Caption-style text data
╭──

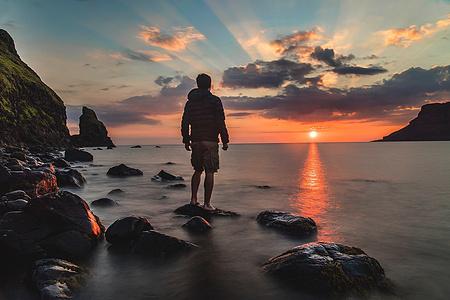 夕阳海滩上的男人背影图片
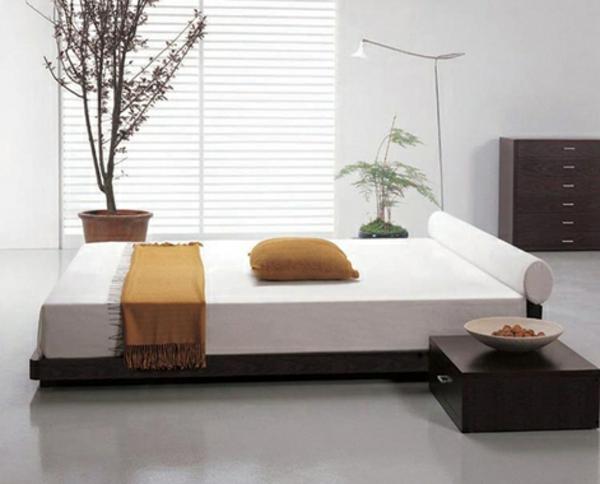 pflanzen-im-schlafzimmer-mit-einem-ultramodernen-bett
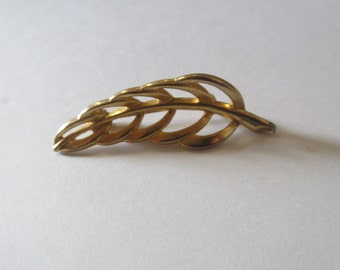 Vintage Gold Tone Leaf  Brooch Pin / Costume Jewelry / Estate Jewelry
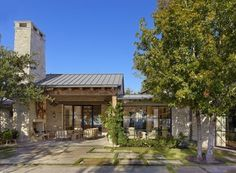 Mediterranean Style House-Ryan Street-18-1 Kindesign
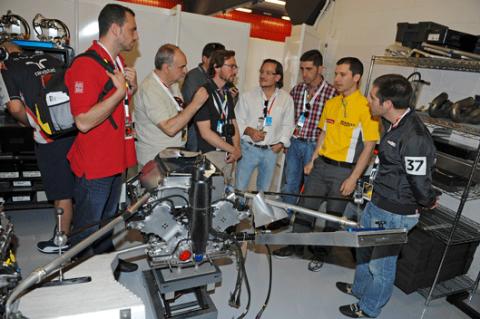 Galería de un día en el Gran Premio de España de F1 con Renault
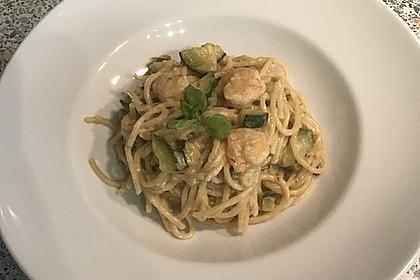 Spaghetti in Zucchini-Shrimps Sahnesauce 4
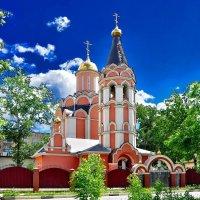 Церковь Новомучеников и исповедников Российских. Между 2001 и 2011. :: Волк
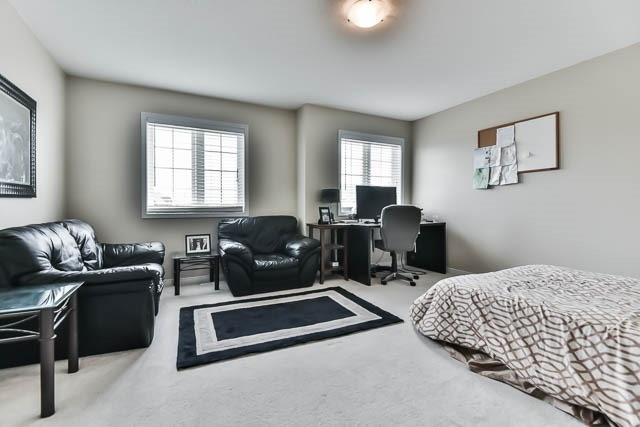 Detached at 2060 Mcneil St, Innisfil, Ontario. Image 5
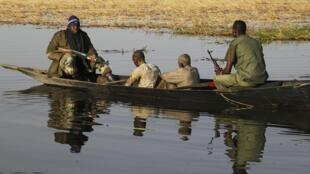 Des soldats maliens transportent des hommes accusés d'avoir collaboré avec le Mujao, à Kadji, le 2 mars 2013.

╰──

Directions: Beginning with the line holding "Detached at 2060", copy each line exactly through the end of the records above, and leave every picture out.

Answer to this exercise:
 Detached at 2060 Mcneil St, Innisfil, Ontario. Image 5
 Des soldats maliens transportent des hommes accusés d'avoir collaboré avec le Mujao, à Kadji, le 2 mars 2013.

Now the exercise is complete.